Reference library and importance of accurate species identifications
Although our study has more than doubled the DNA barcode coverage for Ponto-Caspian amphipods by adding records for 32 taxa, the current dataset only includes representatives for about 60% of the known fauna. Nevertheless, the current data includes the most common species and all species that have substantially dispersed outside their native Ponto-Caspian realm. It therefore constitutes reliable reference library for monitoring and early detection of species that have invaded Europe and North America. It also provides a foundation for further taxonomic progress.
By comparing our COI dataset with sequences available in GenBank and BOLD, we detected 14 cases of misidentification or errors in data entry.
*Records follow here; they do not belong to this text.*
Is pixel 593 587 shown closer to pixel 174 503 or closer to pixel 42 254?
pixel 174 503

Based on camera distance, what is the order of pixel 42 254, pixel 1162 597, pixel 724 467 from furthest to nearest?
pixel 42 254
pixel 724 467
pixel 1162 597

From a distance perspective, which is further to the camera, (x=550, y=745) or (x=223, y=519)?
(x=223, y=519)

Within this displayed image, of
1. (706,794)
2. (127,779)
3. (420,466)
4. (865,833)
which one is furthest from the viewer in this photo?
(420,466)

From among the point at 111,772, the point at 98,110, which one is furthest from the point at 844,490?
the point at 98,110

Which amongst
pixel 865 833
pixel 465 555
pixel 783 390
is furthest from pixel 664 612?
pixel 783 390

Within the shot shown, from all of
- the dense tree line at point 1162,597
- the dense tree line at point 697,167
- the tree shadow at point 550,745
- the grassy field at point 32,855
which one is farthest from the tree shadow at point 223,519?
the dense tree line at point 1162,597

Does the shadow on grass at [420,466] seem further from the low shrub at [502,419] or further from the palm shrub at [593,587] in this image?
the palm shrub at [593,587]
In some cases, the incorrectly identified species are morphologically similar to the correct identification (e.g., D. haemobaphes misidentified as D. villosus). However, most cases of misidentification involve representatives of different genera that are very distinct morphologically (e.g. T. cf. trichiatus misidentified as Akerogammarus sp., or Obesogammarus crassus misidentified as Pandorites podoceroides). Such cases may reflect errors in data handling or contamination. Sequencing of immature specimens might also be the source of some errors since their accurate identification is more problematic. However, these errors clearly emphasize the need to reverse the declining numbers of well-trained taxonomists62.
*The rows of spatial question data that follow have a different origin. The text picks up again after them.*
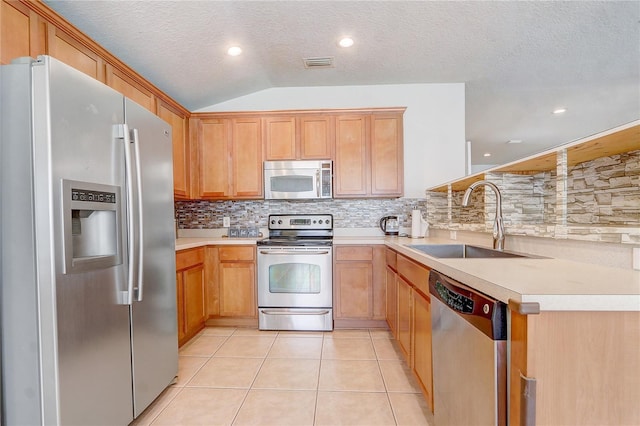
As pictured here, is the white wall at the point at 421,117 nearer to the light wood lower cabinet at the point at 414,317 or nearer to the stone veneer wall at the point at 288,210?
the stone veneer wall at the point at 288,210

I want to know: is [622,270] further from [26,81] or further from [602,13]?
[26,81]

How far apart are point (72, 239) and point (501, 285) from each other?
5.09ft

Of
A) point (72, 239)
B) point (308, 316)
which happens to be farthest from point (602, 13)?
point (72, 239)

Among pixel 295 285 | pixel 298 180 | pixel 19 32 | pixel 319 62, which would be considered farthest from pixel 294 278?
pixel 19 32

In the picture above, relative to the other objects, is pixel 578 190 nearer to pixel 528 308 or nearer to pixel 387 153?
pixel 528 308

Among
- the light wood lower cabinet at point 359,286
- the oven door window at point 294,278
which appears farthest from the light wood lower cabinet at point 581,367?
the oven door window at point 294,278

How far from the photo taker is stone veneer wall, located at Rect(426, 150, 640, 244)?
1.34 m

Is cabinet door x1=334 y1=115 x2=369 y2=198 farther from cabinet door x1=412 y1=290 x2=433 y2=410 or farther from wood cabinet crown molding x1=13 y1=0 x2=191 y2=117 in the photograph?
wood cabinet crown molding x1=13 y1=0 x2=191 y2=117

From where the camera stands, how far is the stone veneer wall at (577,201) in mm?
1345

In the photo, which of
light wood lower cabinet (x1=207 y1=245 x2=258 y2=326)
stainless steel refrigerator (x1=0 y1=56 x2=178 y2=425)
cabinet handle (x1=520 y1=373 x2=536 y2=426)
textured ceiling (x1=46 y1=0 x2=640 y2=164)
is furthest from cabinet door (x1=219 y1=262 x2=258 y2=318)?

Because well-validated DNA barcode reference libraries are critical for accurate taxonomic species identification via barcoding or metabarcoding, the occurrence of misidentified/mislabeled sequences is highly problematic, especially for taxa with few sequences available. For example, before our study there was only one publicly available COI sequence labeled as Chaetogammarus warpachowskyi, but it actually represented a misidentified specimen of C. ischnus. There needs to be an ongoing effort to ensure that records in reference libraries are carefully validated.
Accuracy Of Species Delimitation Methods
Our results indicated that MOTUs delineated by the conservative ASAP method, which clusters individuals into species based on the gap between intra- and interspecific genetic distances, had the highest congruence with morphology-based taxonomy, with values approaching 69% for both the COI and 16S markers. However, on the downside, it lumped more morphospecies than the other methods, especially for the more conserved 16S marker (28%). The COI-based patristic distance threshold (PDT), and BINs showed similar congruence levels at 67% and 66%, the former being more prone to lumping and the latter to oversplitting. The congruence levels of the PTP method were also not far, with 65% for COI and 63% for 16S. Lumping and splitting occurred with similar frequency at COI but lumping was twice more prevalent at 16S. However, the KoT method at the traditional level of 4 was obviously much less congruent with morphology (54% for COI, 57% for 16S). With respect to markers, it was more prone to oversplitting at COI and to lumping at 16S. Using a more conservative threshold of 5 increased the accuracy, but only for 16S.
These present results are in broad agreement with previous studies, as they showed that distance-based methods, without a priori divergence thresholds, were generally more accurate than tree-based approaches which can be more prone to oversplitting 63–66. The patristic distance threshold of 0.16 substitutions per site proposed for the COI marker67 is rather realistic and should be employed more often in crustacean taxonomy, although it may be overly conservative in some instances68.